The necessary condition for restoring the Apostolic number, or rather, the requirement for the candidate is that he was to have walked with Christ the whole time, from the beginning of the Savior’s preaching until the end. The testimony of eyewitnesses was given great importance in antiquity.
1:23 And they appointed two, Joseph called Barsabas, who was surnamed Justus, and Matthias.
Only two people met the Apostolic requirements: Justus and Matthias. Just imagine how many people were with Christ, how many He healed! But those who were with him the whole time—two people, not including the Eleven.
This is a ratio that hasn’t changed to this day. A huge number of people revolve around Christ and the Church, but those who are with Christ throughout their lives (in the spiritual sense) are very few.
However, we don’t really know exactly how many people were found who met the Apostles’ requirements. Perhaps they found more but only “appointed” two for the drawing of lots. There’s also the question of where the Seventy Apostles were at this time. Either they were dispersed at this time, or Justus and Matthias were simply chosen from this number.

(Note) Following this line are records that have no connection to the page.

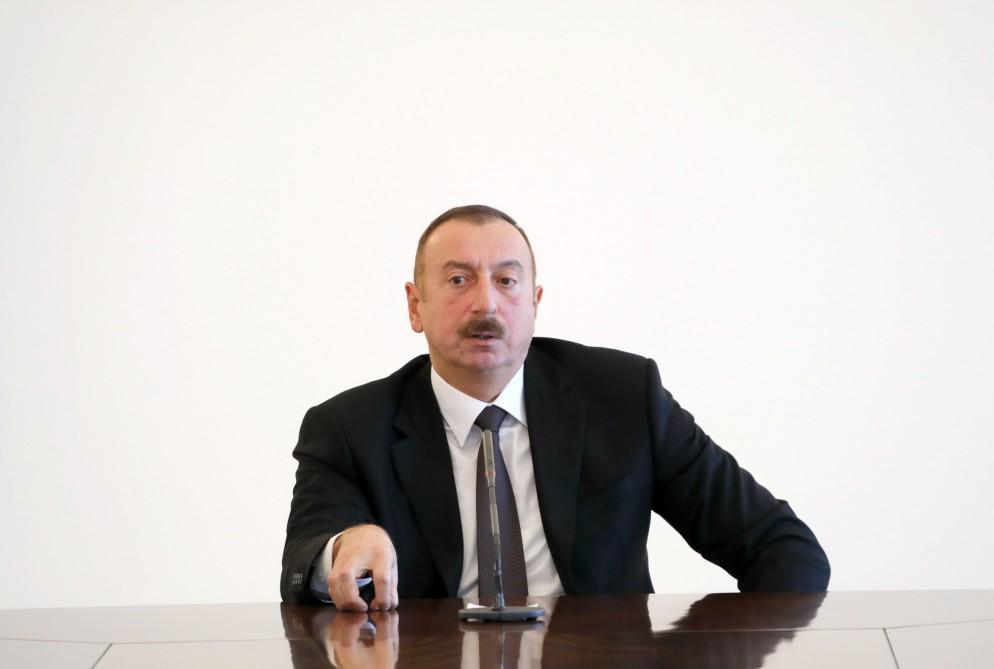 Prezident İlham Əliyev: Azərbaycanda demokratiya və bütün azadlıqlar təmin olunub (FOTO) (YENİLƏNİB-2)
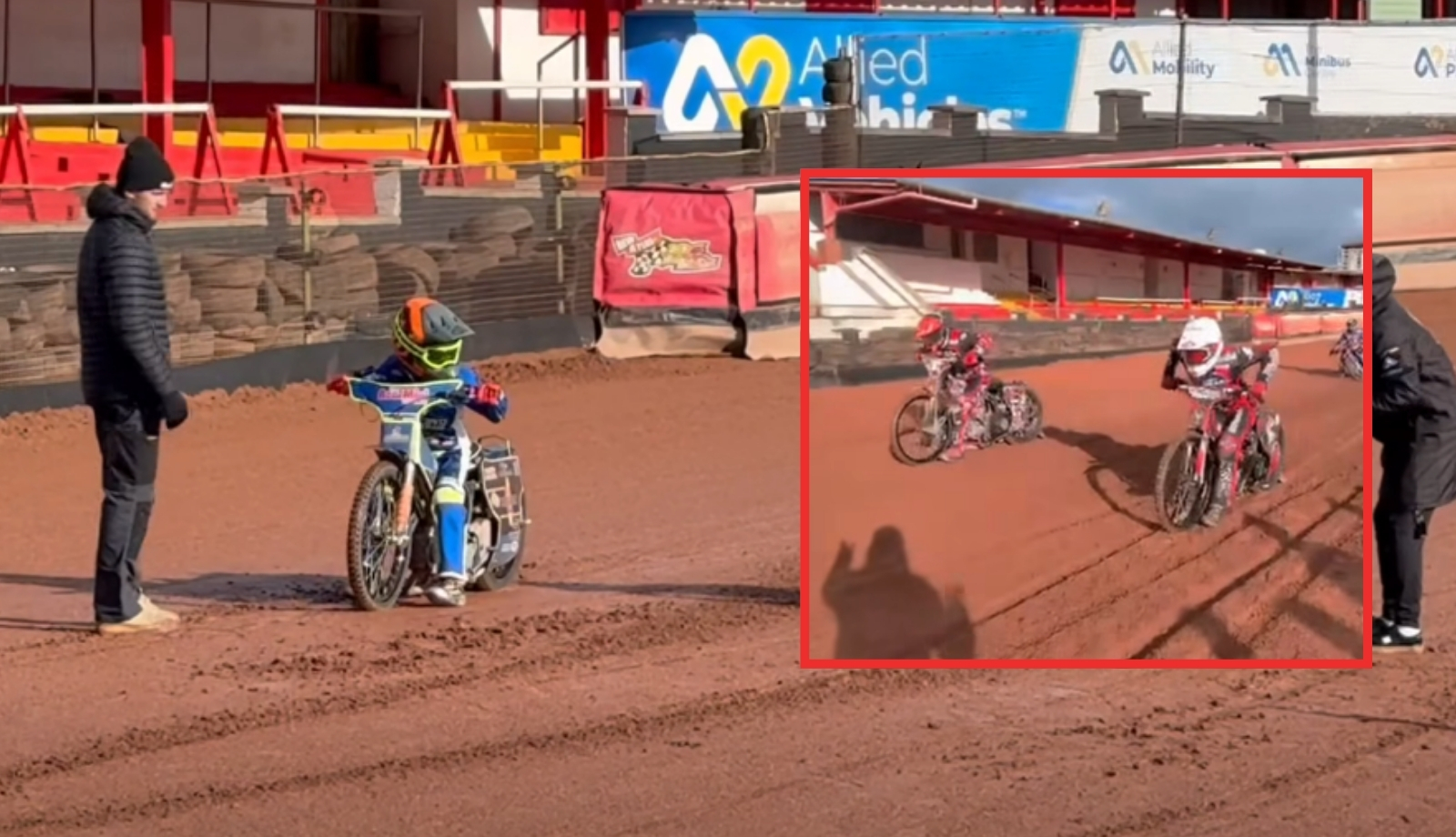 Żużel. Warkot motocykli w Europie. Jeździli pod okiem zawodnika Abramczyk Polonii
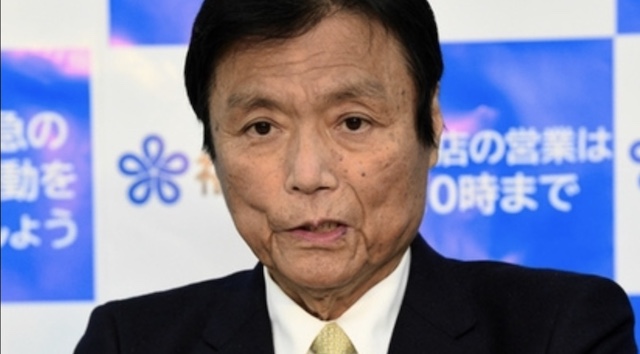 【訃報】前福岡知事の小川洋氏が死去、７２歳…肺腺がんで３月に辞職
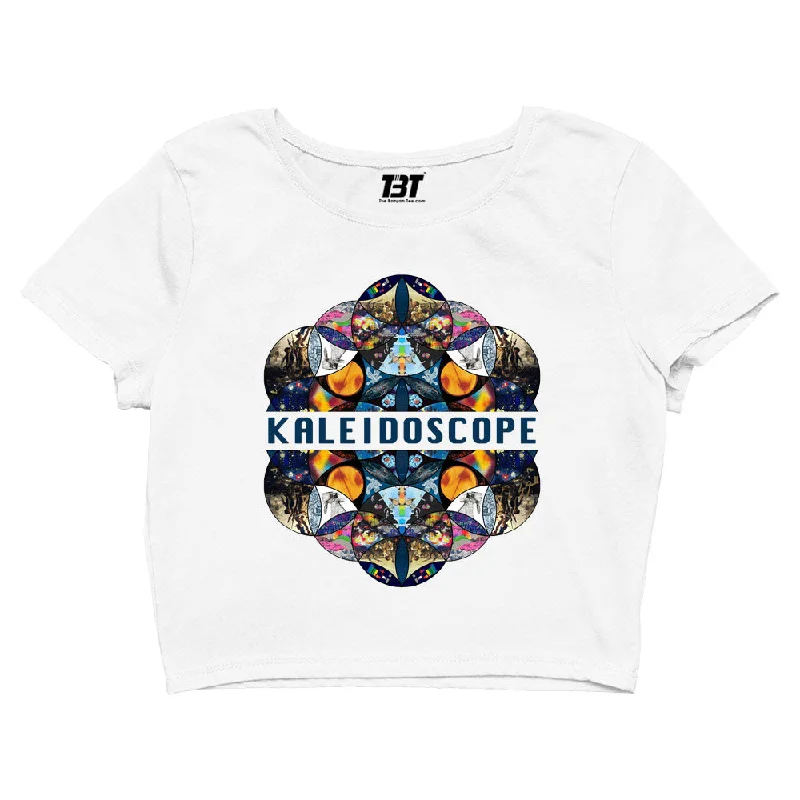 Coldplay Crop Top - Kaleidoscope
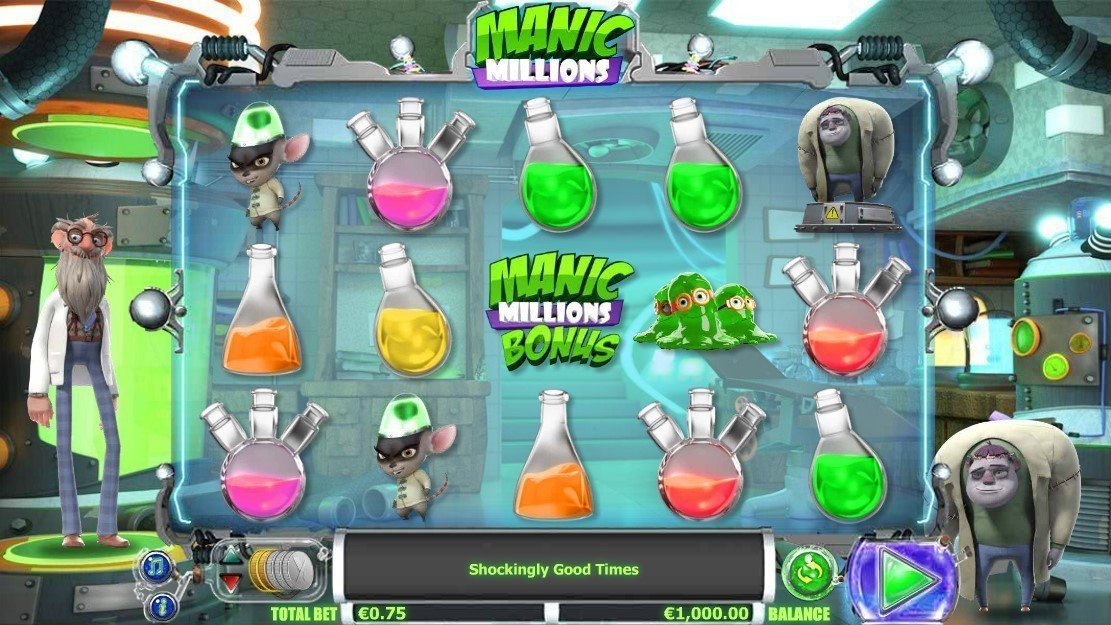 Play Manic Millions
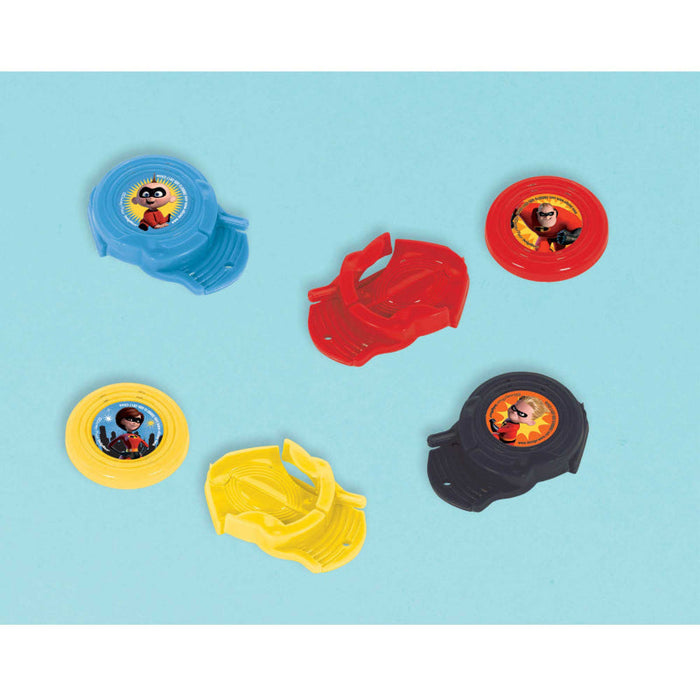Incredibles 2 Mini Disc Shooter Birthday Favour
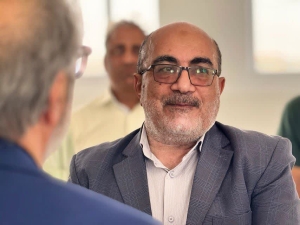 تصویر بازدید فرماندار چهارباغ از بزرگ‌ترین هنرستان دخترانه استان البرز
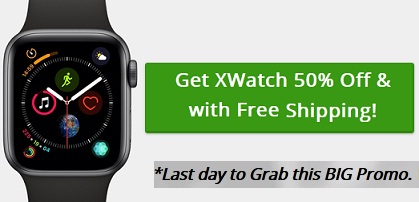 X-Watch 50% off coupon code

Note that Matthew and Matthias are different Apostles, though they’re sometimes confused.
So, the Apostles don’t dare to choose the twelfth Apostle themselves. God must choose.
1:24 And they prayed, and said, Thou, Lord, Which knowest the hearts of all men, shew whether of these two Thou hast chosen—how wonderful! The Apostles have such lively conversation with God!
1:25 That he may take part of this ministry and apostleship, from which Judas by transgression fell, that he might go to his own place.
Why did Christ choose Judas as an Apostle, knowing that he would betray Him? Christ saw Judas’ infirmity and gave him the chance to be reformed in His community. St. Innocent of Kherson says that the box with the money became a kind of ark of the covenant for Judas, but Christ put him in charge of this “ark” to give Judas what he sought (money) so that he wouldn’t betray Christ. “You want money?—Take it, but don’t betray your Teacher.” That is, Judas could be cured of the love of money only with Christ, in the Christian community. But he didn’t want to. Could Judas not have betrayed Christ? Of course. But he betrayed Him, and Christ knew he would. This is the mystery of God’s predestination and the inclusion of man’s free will in this predestination. This is impossible to fully understand.
1:26 And they gave forth their lots…
The casting of lots was used in the Old Testament when choosing people for a special ministry (cf. 1 Chron. 25:7, 25:8). The Jews cast lots because they believed in the supreme authority of God and in the manifestation of God’s providence in the casting of lots. The book of Jonah describes an amazing instance when the casting lots worked as an indicator of God’s will even for the Gentiles.
Commentators suggest that at this time, lots were cast in a simple way: They wrote the names on pieces of paper that were then folded, placed into a container and shuffled, and one was pulled out. Incidentally, Patriarch Tikhon was chosen this way, by lot. So, the Church sometimes resorts to this method.
… and the lot fell upon Matthias; and he was numbered with the eleven Apostles.
Matthias became one of the Twelve Apostles. The assembly of the Twelve was restored.